İlyada II. 204, s. 35.)
651
Plutarch. Karşılaştırmalı biyografiler. T.2, s. 443.
652
Bakınız: Reymond EAE ve Bams JW İskenderiye ve Memphis: Bazı Tarihsel Gözlemler //
Orientalia 46(1), 1977, s. 14.
653
Suetonius. Kararname. op., s. 88.
654
Dio Cassius. Roma tarihi. Kitap. LI, bölüm. 16.
655
genç. Kararname. op., s. 148, 149. Ayrıca: "havlayan Anubis"

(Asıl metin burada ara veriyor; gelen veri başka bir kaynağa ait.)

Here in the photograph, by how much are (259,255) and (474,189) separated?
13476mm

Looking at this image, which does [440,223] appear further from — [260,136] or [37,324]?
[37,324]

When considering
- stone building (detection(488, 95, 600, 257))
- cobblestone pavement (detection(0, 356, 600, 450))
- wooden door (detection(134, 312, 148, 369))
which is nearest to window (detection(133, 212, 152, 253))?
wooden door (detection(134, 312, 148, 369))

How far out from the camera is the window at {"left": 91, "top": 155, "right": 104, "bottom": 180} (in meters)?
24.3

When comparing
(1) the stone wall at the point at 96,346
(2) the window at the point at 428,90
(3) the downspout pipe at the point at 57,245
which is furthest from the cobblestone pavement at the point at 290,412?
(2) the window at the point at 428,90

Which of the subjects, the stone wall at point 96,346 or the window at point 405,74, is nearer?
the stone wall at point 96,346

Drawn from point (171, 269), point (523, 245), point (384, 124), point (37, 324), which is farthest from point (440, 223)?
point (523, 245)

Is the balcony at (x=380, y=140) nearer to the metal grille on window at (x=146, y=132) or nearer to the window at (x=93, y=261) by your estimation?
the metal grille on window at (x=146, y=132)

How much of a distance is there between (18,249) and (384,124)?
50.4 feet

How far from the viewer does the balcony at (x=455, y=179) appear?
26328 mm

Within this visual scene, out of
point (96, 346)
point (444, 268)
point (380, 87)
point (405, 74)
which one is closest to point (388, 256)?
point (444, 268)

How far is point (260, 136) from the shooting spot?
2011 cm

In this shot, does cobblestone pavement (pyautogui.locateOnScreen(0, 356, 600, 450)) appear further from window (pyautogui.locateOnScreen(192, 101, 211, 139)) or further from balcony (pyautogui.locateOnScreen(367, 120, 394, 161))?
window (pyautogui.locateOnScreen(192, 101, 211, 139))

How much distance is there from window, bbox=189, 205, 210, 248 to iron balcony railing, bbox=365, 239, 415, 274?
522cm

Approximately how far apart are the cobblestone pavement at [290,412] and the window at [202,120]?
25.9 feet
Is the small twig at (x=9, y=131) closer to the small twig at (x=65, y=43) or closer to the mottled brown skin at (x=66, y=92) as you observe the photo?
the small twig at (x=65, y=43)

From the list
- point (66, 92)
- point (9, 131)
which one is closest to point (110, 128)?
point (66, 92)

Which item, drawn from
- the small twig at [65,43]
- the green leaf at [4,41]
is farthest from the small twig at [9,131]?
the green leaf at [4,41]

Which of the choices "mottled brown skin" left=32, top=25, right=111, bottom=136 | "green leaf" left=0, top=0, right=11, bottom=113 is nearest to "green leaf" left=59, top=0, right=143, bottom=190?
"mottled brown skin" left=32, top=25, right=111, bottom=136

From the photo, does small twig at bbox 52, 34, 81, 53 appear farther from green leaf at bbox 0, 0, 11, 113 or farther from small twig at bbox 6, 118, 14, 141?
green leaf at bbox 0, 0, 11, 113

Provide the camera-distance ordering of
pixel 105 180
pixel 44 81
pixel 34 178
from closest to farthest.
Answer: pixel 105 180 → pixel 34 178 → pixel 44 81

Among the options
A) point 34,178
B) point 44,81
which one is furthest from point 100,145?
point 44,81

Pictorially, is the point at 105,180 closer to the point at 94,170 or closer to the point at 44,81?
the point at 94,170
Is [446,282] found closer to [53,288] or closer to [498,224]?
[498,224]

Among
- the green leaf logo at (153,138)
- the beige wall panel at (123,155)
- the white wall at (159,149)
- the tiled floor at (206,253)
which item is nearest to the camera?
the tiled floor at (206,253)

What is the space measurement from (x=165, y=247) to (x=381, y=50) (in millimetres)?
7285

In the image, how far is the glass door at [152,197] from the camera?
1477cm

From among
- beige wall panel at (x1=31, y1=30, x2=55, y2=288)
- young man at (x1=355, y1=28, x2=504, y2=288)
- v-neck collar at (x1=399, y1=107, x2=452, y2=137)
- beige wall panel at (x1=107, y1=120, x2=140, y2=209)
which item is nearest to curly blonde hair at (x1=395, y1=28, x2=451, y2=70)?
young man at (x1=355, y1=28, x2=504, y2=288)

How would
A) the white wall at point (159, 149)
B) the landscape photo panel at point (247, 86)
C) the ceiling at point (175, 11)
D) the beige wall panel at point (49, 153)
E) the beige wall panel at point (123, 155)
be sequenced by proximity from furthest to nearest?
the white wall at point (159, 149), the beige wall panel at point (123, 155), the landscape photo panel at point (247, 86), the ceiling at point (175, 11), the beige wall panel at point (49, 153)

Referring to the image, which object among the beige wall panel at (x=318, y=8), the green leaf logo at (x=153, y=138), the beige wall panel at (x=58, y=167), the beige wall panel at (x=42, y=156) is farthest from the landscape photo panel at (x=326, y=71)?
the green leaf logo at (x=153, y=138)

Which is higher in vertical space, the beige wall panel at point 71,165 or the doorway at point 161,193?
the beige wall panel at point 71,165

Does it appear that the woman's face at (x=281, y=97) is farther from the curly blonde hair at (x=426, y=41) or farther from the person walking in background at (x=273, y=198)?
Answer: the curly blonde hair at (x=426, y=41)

(Propertius. Elegies III. 11), "canavar tanrılar ve köpek başlı
Anubis" (Virgil. Aeneid VIII. 698-700).
656
Bakınız:
Lindsay J. Kleopatra. - Londra: Constable, 1970, s. 485–486.
657
Pliny. Doğa Bilimleri XI. 143.
658
Bakınız: Dunand F. ve Zivie-Coche C. Mısır'daki Tanrılar ve İnsanlar: 3000 DC - 395CE. -
Londra: Cornell University Press, 2004, s. 204.
659
Arrian.
Kararname. op., s. 114.
660
Dio Cassius.
Roma tarihi. Kitap. III, bölüm. 23.
661
Orada.
662
Dio Cassius.
Roma tarihi. Kitap. LI, bölüm. 21.
663
Orada.
664
mülk.
Kararname. op., s. 149.
665
Horace.
Kararname. op., s. 69.
666
Pliny. Doğa
Tarihi XXXVII, 23–29:
667
Pliny. Doğal bilim. Sanat Üzerine, s. 154.
668
Bakınız: Montserrat D. Roma Dünyasında Toplumsal
Cinsiyeti Okumak // Roma'yı Deneyimlemek: Ronan İmparatorluğunda Kültür, Kimlik
ve Güç (ed. Huskin-son J.). - Londra: Routledge, 2000, s. 169.
669
Suetonius. Kararname. op., s. 57.
670
Ovid. Derleme. T. I. Ağıt I / Per. N. Volpin. - St.Petersburg, "Stüdyo
Biyografileri", 1994, s. 274.
671
Roma yılı Mart
ayında başladı. — Not. başına.
672
Bakınız: Hamer M. Kleopatra'nın İşaretleri:
Tarih, Politika ve Temsiller. - Londra: Routledge, 1993, s. 81.
673
Suetonius. Kararname. op., s. 185.
674
Bakınız: Roller DW World of Juba II ve Cleopatra
Selena. - Londra: Routledge, 2003, s. 90.
675
Suetonius. Kararname. op., s. 51.
676
Bakınız:
Rokker DW Op. cit., s. 84.
677
Yazar: Walker S. ve Higgs P. Op. cit., s. 208.
678
Yazar: Walker S. ve Higgs P. Op. cit., s. 312.
679
İsim: Whitehome J. Kleopatra. - Londra:
Routledge, 2001, s. 199.
680
Плиний. Естествознание VII. 16.
681
İsim: Braund D. «Anth. Dostum. 9.235: Juba II,
Kleopatra Selene ve Nil'in Rotası». The Classical Quarterly 34 (1), 1984, s.
175.
682
См.: Juba II
ve Kleopatra Selena'nın Roller DW Dünyası. — Londra: Routledge, 2003, s, 257.
683
Crinagoras
18/Anth. Dostum. Whitehome J. Kleopatras'ta
7.633 . - Londra: Routledge, 2001, s. 201.
684
Suetonius.
Kararname. op., s. 149.
685
Bakınız: Cornelius Tacitus. İki cilt halinde
çalışır. T. 2. Tarih. — M.: Nauka, 1968, s. 194.
686
28.11.
687
Bakınız: Holbl
G. Op. cit, r. 301.
Not: Bazen Büyük Dosyaları tarayıcı açmayabilir...İndirerek okumaya Çalışınız.